Would you please return the lines of the entries below starting at the line that has "Live Football Tournament" and ending at the line that has "Zai Ni Bu Zhi", both included, exactly as they are?

━━━━━ INPUT DATA

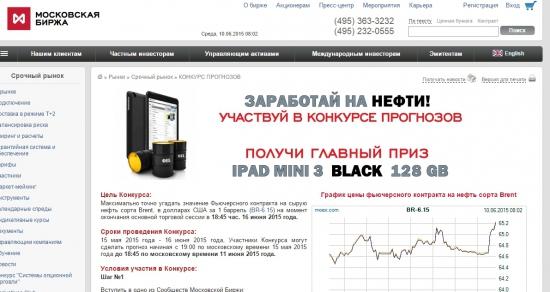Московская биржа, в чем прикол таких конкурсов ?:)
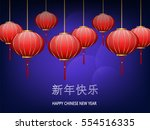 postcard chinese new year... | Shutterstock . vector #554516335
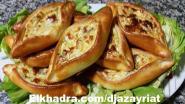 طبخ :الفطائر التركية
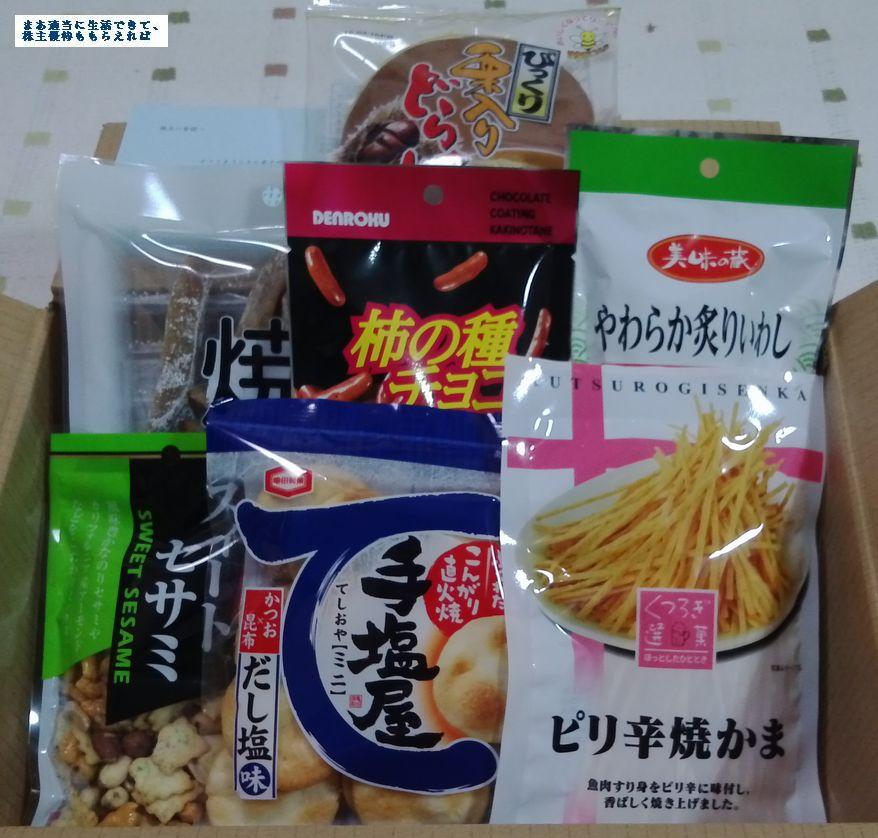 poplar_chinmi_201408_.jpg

━━━━━━━━━━
━━━━━ INPUT DATA

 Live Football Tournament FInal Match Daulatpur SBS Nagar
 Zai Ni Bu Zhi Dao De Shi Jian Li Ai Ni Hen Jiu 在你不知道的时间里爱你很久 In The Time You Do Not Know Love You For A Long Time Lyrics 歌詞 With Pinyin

━━━━━━━━━━
━━━━━ INPUT DATA

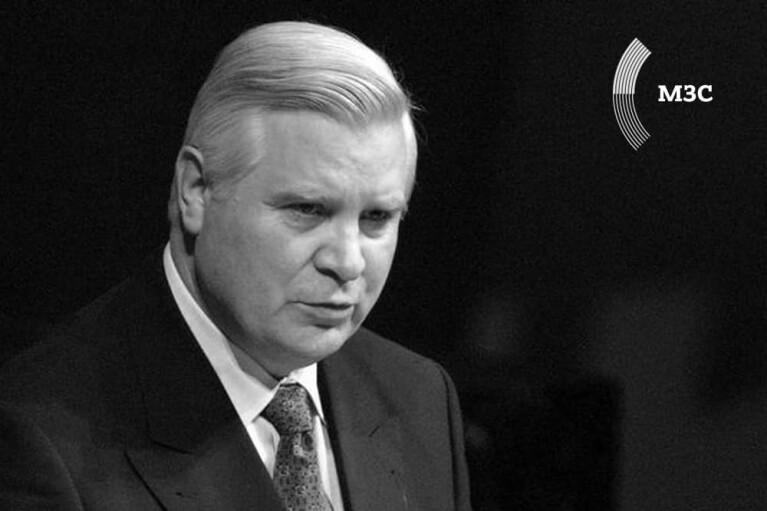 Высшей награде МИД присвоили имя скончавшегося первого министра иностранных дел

━━━━━━━━━━

__OUTPUT FOR THIS TASK__
 Live Football Tournament FInal Match Daulatpur SBS Nagar
 Zai Ni Bu Zhi Dao De Shi Jian Li Ai Ni Hen Jiu 在你不知道的时间里爱你很久 In The Time You Do Not Know Love You For A Long Time Lyrics 歌詞 With Pinyin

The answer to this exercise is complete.